Potrebbe (ancora) scattare all’ultimo minuto, sebbene resti, è bene dirlo da subito per non creare allarmismi o al contrario facili entusiasmi, la proroga dell’obbligo di fatturazione elettronica tra privati, scattato, come noto, dal primo gennaio 2019.

Occorre dire che i dati dell’avvio dell’obbligo di fatturazione elettronica 2019 non sono del tutto negativi: da inizio anno sono già state emesse 4,7 milioni di fatture, secondo i dati comunicati dall’Agenzia delle Entrate e aggiornati alla giornata di ieri, lunedì 7 gennaio. D’altra parte però l’Associazione nazionale commercialisti continua a lamentare disservizi anche gravi e teme che la situazione possa peggiorare nei prossimi giorni, in cui molti imprenditori torneranno ufficialmente a lavoro dopo le ferie natalizie, e poi precipitare dal mese prossimo, quando l’obbligo sarà esteso anche ai ristoratori.  C’è ancora spazio per la proroga retroattiva dell’obbligo di fattura elettronica tra privati?

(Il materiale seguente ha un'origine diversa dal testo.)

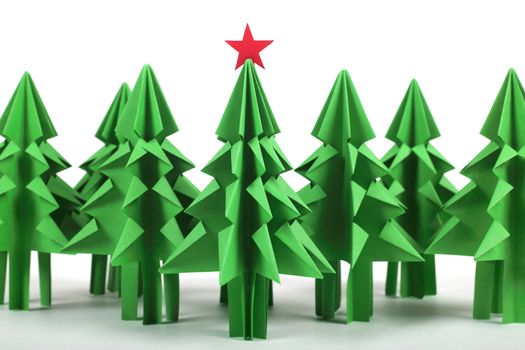 Origami Christmas trees of green craft paper isolated on white background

Proroga obbligo fattura elettronica: rinvio della partenza con effetto retroattivo?

In questo contesto di caos e incertezza rispunta l’ipotesi della proroga dell’obbligo di fattura elettronica B2B? Come è possibile visto che la misura ha già visto il suo debutto? Si tratterebbe a ben vedere di un rinvio con effetto retroattivo.

Marco Cuchel, presidente Associazione Nazionale Commercialisti,  sostiene che il problema della piattaforma dell’Agenzia delle Entrate al momento di avvio della fatturazione elettronica sia solamente solo la prima prova di quanto, i timori prospettati prima del debutto, si stiano effettivamente verificando. Peseranno a breve inoltre, a suo avviso, anche la mancanza di una banda larga e dalla scarsa digitalizzazione in genere delle piccole imprese. Il presidente Cuchel, inoltre, consiglia di utilizzare piattaforme più possibili indipendenti e che non nessun abbiano interesse ad accedere a quelle di chi invia le fatture. Problemi tecnologici quindi e di protezione dei dati alla base della richiesta di proroga che torna a farsi sentire a gran voce. Mentre l’Agenzia delle Entrate sminuisce le accuse di malfunzionamento, alcuni esponenti di Forza Italia fanno sapere che sarebbe pronti ad appoggiare la richiesta di esposto del Codacons.